If you started driving down this road, you might notice that the things closer to your car seem to move a lot faster than things in the distance. This is called the motion parallax, and even with one eye closed, it would clue you in to how far away things are. Some animals rely more heavily on the motion parallax than humans–have you ever seen a bird bobbing its head around as it looks straight ahead? The bird is trying to achieve its own motion parallax to tell how far away various objects are.
A distant barn also probably looks fuzzier and less distinct than a nearby shed. This is another monocular depth cue used by painters to suggest that some objects are farther away than others, and it’s called the texture gradient. You can see this really clearly in images like a field of grass, where the blades nearest to the viewer are distinct but fade to a wash of green in the distance. A related idea is aerial perspective, in which things in the distance appear foggier than things nearby.
While monocular depth cues help us learn things about the 3-D world from a flat image, binocular depth cues are involved in helping our brains produce actual 3-D images out of flat sensory input. There’s a reason we have two eyes rather than one gigantic Cyclops eye–two eyes a little bit apart from each other generate two slightly different images to send to the brain. This is known as retinal disparity. The brain merges these two slightly different images to create one that looks 3-dimensional. 3-D movies use this principle to achieve their effect. You know how if you take off your 3-D glasses the movie looks a little fuzzy? That’s because there are actually two slightly different images on the screen at once, and the glasses filter the input so that one eye gets one image and one eye gets the other. Then your brain does the rest of the work, putting it together into full 3-D.
Over shorter distances, your brain can tell how close things are based on signals it gets from your eyes’ muscles. For an object under 50 feet away, your brain can tell how much your eyes have to converge to see it. Hold up your finger in front of your face and look at it; now bring it closer. As it gets really close, you’ll definitely feel your eyes cross more and more; it might even get uncomfortable. This is happening in a less extreme way all the time, and your brain can calculate the convergence angle between the eyes and use it to figure out how far away something is. The brain can also take advantage of your eyes’ lenses ability to change their curvature when focusing on particular objects; it knows how much they’ve changed and can use this to judge depth over small, nearby distances.

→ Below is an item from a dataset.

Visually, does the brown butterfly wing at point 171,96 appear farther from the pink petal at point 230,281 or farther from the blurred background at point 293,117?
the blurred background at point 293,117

So to sum things up, our brains have all sorts of cool ways of making 3-D pictures out of 2-D inputs. This ability is important, and perhaps even hard-wired into us, because it helps us function in our 3-D world. The brain can use monocular depth cues like perspective or the motion parallax, which rely on input from one eye or the other. It can also use binocular depth cues, which depend on the slightly different images our differently-positioned eyes bring to the brain and also on how they have to move to focus on objects at different distances.